Exercise prompt: Output all lines exactly, with nothing added or dropped.

Items listed in a dataset
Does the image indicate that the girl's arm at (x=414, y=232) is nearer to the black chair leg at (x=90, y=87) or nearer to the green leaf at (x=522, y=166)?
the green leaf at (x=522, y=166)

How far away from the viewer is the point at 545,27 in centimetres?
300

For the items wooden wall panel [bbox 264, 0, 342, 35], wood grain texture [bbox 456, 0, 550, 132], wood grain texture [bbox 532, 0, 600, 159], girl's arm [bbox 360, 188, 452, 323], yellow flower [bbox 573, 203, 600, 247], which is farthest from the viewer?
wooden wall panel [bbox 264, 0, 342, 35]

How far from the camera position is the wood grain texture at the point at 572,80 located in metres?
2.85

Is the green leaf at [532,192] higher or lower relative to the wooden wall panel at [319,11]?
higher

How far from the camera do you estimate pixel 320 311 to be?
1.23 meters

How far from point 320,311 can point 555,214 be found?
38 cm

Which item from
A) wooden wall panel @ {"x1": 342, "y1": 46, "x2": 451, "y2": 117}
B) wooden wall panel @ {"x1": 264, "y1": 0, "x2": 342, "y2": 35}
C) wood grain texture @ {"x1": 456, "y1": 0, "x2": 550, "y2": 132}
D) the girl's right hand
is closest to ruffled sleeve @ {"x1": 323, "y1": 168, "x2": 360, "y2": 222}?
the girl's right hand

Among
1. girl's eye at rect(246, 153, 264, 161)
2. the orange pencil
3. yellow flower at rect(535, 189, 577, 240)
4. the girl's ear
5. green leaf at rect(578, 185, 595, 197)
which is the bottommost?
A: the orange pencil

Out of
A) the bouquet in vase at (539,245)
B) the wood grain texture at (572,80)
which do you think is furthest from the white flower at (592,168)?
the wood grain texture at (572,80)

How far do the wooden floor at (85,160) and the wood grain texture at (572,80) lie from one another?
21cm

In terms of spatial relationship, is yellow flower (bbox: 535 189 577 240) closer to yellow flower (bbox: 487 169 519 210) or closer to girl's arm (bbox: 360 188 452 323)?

In response:
Does the image indicate that the girl's arm at (x=414, y=232) is nearer to the black chair leg at (x=90, y=87) or nearer to the green leaf at (x=522, y=166)?
the green leaf at (x=522, y=166)

How far away from the viewer is the point at 545,27 in centimetres?
300

For the items wooden wall panel [bbox 264, 0, 342, 35], wood grain texture [bbox 456, 0, 550, 132], wood grain texture [bbox 532, 0, 600, 159], girl's arm [bbox 360, 188, 452, 323], yellow flower [bbox 573, 203, 600, 247], which is farthest from the viewer?
wooden wall panel [bbox 264, 0, 342, 35]

How far from the camera position is the wood grain texture at the point at 572,80 located in metres?
2.85

Is the green leaf at [532,192] higher or lower relative to the wooden wall panel at [319,11]?
higher

How far from the camera do you estimate pixel 320 311 to be?
1.23 meters

How far from point 320,311 can point 555,214 be found?
38 cm

Which item from
A) wooden wall panel @ {"x1": 342, "y1": 46, "x2": 451, "y2": 117}
B) wooden wall panel @ {"x1": 264, "y1": 0, "x2": 342, "y2": 35}
C) wood grain texture @ {"x1": 456, "y1": 0, "x2": 550, "y2": 132}
D) the girl's right hand
is closest to ruffled sleeve @ {"x1": 323, "y1": 168, "x2": 360, "y2": 222}?
the girl's right hand

Among
1. girl's eye at rect(246, 153, 264, 161)
2. the orange pencil
3. yellow flower at rect(535, 189, 577, 240)
4. the girl's ear
5. green leaf at rect(578, 185, 595, 197)
which is the bottommost?
A: the orange pencil

Out of
A) the bouquet in vase at (539,245)
B) the wood grain texture at (572,80)
which do you think is furthest from the white flower at (592,168)?
the wood grain texture at (572,80)

How far do the wooden floor at (85,160) and the wood grain texture at (572,80) lie from one another?
21cm

In terms of spatial relationship, is yellow flower (bbox: 535 189 577 240) closer to yellow flower (bbox: 487 169 519 210) or closer to girl's arm (bbox: 360 188 452 323)?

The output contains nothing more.